In a monopolistic market structure, there are three key assumptions that differentiate it from other market structures such as perfect competition or oligopoly. These assumptions include:
1. Product differentiation: In a monopolistic market structure, firms produce goods or services that are perceived as unique or different from those of their competitors. This differentiation can be based on factors such as branding, quality, design, or features.

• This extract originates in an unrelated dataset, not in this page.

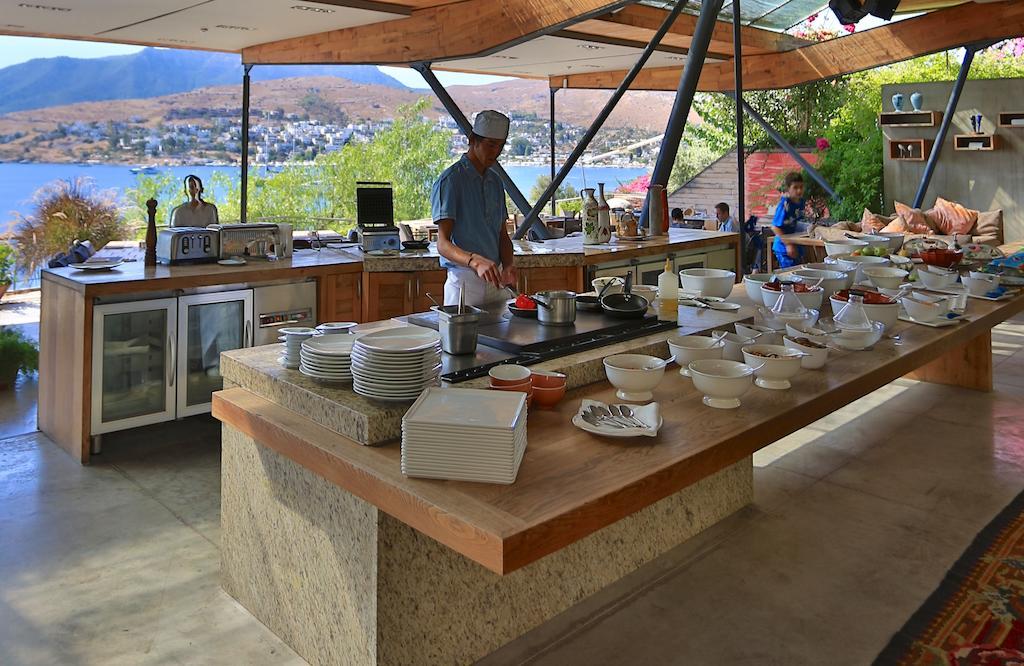 Macakizi Hotel 古托克布库 餐厅 照片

For example, in the telecommunications industry in Zimbabwe, Econet Wireless and NetOne offer different packages and services to attract customers, creating product differentiation.
2. Limited competition: Another assumption of a monopolistic market structure is that there are few competitors in the market, or that each firm has some degree of market power. This allows firms to have some control over pricing and output decisions. In the banking sector in Zimbabwe, for example, there are a few major players such as CBZ Bank, Stanbic Bank, and Ecobank, which have some degree of market power due to limited competition.
3. Non-price competition: In monopolistic markets, firms often engage in non-price competition to attract customers. This can include advertising, branding, customer service, or product innovation. For instance, in the fast-food industry in Zimbabwe, companies like Chicken Inn and Nando's compete not only on price but also on the quality of their food, customer service, and overall dining experience.
Overall, these assumptions of product differentiation, limited competition, and non-price competition characterize a monopolistic market structure and can be observed in various industries in Zimbabwe. (Makoni, 2021).